With 20 manufacturing centres across North America, 12 of them in the US, and 607 US-based suppliers, Honda has a highly complex supply chain in the region. Moreover, the volume of parts being transported to its assembly plants is on the increase; just last year, Honda purchased a record $29.2 billion in components from these US-based suppliers.
In fact, over the past 13 years the OEM has increased shipping destinations by more than 50% and truckloads by 28%.
All of this is testing the skills of those in charge of transport management, within Honda and also among its logistics providers. The economic downturn forecast in the US, and already happening in regions elsewhere, is going to test those skills further.
Speaking at last week’s Automotive Logistics Global Detroit conference, George Grahovac, senior manager of Honda Manufacturing of America, said that the company had to be more effective in the use of its transport and logistics resources.
“We know definitely that in logistics and transportation we need to be much more aggressive, more than we have in the past,” he told delegates. “We also know that just-in-time [JIT] and bringing in products according to our production and sales requirements is sometimes not the most efficient for how we run the routes.”
Making process changes
Grahovac said that, as a result, the company was looking at reorganising some of its transport processes and in some circumstances that would include a move away from JIT delivery. “We want to start using inventory as a tool, filling up our trailers and trying to use that inventory to buffer both on the inbound side and on the outbound,” he explained.
Honda is embracing a range of ways to drive greater efficiency into its delivery network as supply chain costs rise. They include greater trailer cube optimisation, bringing in multiple days’ inventory by dynamic routing, improving the efficiency of production schedules and enhancing visibility.
“With the current economy, supply chain costs will continue to rise. Transportation is our greatest risk and it will require significant changes to our business model to mitigate the risk and optimise” – George Grahovac, Honda Manufacturing of America
“With the current economy, supply chain costs will continue to rise. Transportation is our greatest risk and it will require significant changes to our business model to mitigate the risk and optimise,” said Grahovac.
What the company is also doing is partnering with other OEMs on route sharing as well as looking for synergies across its own business segments. Honda’s North American product breakdown based on revenue is more than 70% automobile, but it also provides powersports vehicles and power equipment, and the company is combining routes where it can to include parts for these products.
Collaborating for greater efficiency
Grahovac gave some examples of the sort of collaboration for which many in the industry are now looking. The carmaker’s first step has been to examine its overall network and identify the opportunities for sharing, beginning with its South Carolina facility, which makes powersports equipment.

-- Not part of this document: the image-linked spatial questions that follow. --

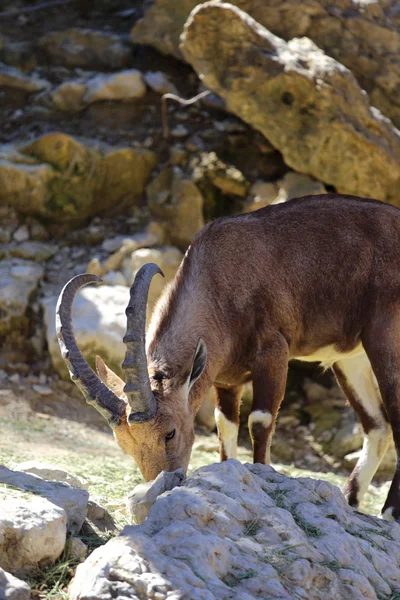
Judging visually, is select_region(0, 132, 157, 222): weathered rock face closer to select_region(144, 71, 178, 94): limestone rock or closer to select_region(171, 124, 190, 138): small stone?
select_region(171, 124, 190, 138): small stone

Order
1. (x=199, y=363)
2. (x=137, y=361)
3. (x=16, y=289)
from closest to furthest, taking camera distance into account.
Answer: (x=137, y=361) < (x=199, y=363) < (x=16, y=289)

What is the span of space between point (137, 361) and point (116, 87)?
8.12 m

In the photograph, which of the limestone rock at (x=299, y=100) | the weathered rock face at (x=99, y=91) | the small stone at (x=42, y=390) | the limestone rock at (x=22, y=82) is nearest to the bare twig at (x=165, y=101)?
the weathered rock face at (x=99, y=91)

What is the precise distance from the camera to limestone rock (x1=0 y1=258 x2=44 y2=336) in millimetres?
11469

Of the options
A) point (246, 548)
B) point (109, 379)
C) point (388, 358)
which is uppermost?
point (246, 548)

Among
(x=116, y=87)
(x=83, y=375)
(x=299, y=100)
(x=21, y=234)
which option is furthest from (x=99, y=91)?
(x=83, y=375)

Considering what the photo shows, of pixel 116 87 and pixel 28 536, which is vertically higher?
pixel 28 536

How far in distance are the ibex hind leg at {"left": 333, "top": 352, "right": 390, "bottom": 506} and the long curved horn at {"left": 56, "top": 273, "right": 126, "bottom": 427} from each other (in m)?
2.69

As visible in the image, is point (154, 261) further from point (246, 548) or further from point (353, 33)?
point (246, 548)

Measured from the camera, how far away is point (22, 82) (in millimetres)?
13719

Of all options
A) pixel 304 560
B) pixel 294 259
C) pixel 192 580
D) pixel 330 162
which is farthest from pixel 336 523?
pixel 330 162

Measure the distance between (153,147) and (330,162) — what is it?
2.88 metres

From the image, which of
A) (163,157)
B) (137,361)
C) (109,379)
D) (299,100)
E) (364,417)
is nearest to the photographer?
(137,361)

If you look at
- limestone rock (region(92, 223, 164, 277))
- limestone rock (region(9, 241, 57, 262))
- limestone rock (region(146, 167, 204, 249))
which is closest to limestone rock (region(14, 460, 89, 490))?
limestone rock (region(92, 223, 164, 277))
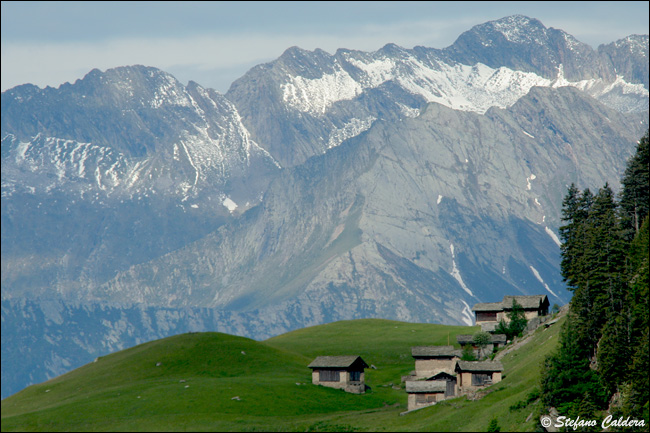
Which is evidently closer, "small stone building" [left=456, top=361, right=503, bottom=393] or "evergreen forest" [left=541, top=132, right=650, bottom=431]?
"evergreen forest" [left=541, top=132, right=650, bottom=431]

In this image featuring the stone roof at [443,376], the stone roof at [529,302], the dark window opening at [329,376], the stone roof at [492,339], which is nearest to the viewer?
the stone roof at [443,376]

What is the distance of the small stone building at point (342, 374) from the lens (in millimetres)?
146750

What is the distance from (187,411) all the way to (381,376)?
47960 mm

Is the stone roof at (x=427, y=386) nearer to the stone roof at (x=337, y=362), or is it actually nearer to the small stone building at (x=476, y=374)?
the small stone building at (x=476, y=374)

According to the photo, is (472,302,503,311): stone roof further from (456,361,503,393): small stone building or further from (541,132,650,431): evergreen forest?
(456,361,503,393): small stone building

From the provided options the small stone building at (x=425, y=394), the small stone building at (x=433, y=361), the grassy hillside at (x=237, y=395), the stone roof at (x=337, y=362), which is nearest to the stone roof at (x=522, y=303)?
the grassy hillside at (x=237, y=395)

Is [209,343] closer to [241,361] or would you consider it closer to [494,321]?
[241,361]

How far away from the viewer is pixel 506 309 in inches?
6939

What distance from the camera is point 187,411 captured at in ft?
396

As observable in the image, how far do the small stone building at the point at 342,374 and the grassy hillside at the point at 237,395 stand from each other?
85.8 inches

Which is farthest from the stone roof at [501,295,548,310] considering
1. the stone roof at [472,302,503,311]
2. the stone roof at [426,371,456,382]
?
the stone roof at [426,371,456,382]

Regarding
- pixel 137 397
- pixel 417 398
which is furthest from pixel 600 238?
pixel 137 397

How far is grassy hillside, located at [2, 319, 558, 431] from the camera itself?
11100 cm

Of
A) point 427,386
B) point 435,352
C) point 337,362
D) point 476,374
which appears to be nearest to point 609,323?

“We saw an opportunity with several of the tier ones that are supplying South Carolina for the powersports segment, which is primarily on LTL [less-than truckload] at the moment, so we can bring those into the network and share the routes and bring those down to South Carolina, increasing the cube rate from around 67% to 83%.”
In terms of initiatives with other OEMs, the company has two projects on the go, both in Tennessee. At one of Honda’s five cross docks, near Nashville, the carmaker has an existing shared facility with a vehicle-maker. “Sharing freight is relatively new for us but we have started down the path and are expecting to save about $500,000 a year on some routes out of that facility,” said Grahovac.

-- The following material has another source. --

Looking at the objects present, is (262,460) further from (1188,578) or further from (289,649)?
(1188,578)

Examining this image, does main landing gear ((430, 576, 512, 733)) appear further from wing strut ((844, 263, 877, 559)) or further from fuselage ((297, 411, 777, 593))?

The other project is taking place at its cross dock in Knoxville, where it is partnering with logistics provider Carter Logistics, which is in the process of expanding the facility. Here Honda is going to be sharing routes with another OEM and expects eventually to save over $1m in transport costs.
“We have a lot of common suppliers in the same area, as well as unique suppliers, that we can move around with collection routes,” commented Grahovac. “Carter is going to manage the inbound to us and the weekly dynamic routing. That is going to help us be as efficient and effective as those inbounds can be.”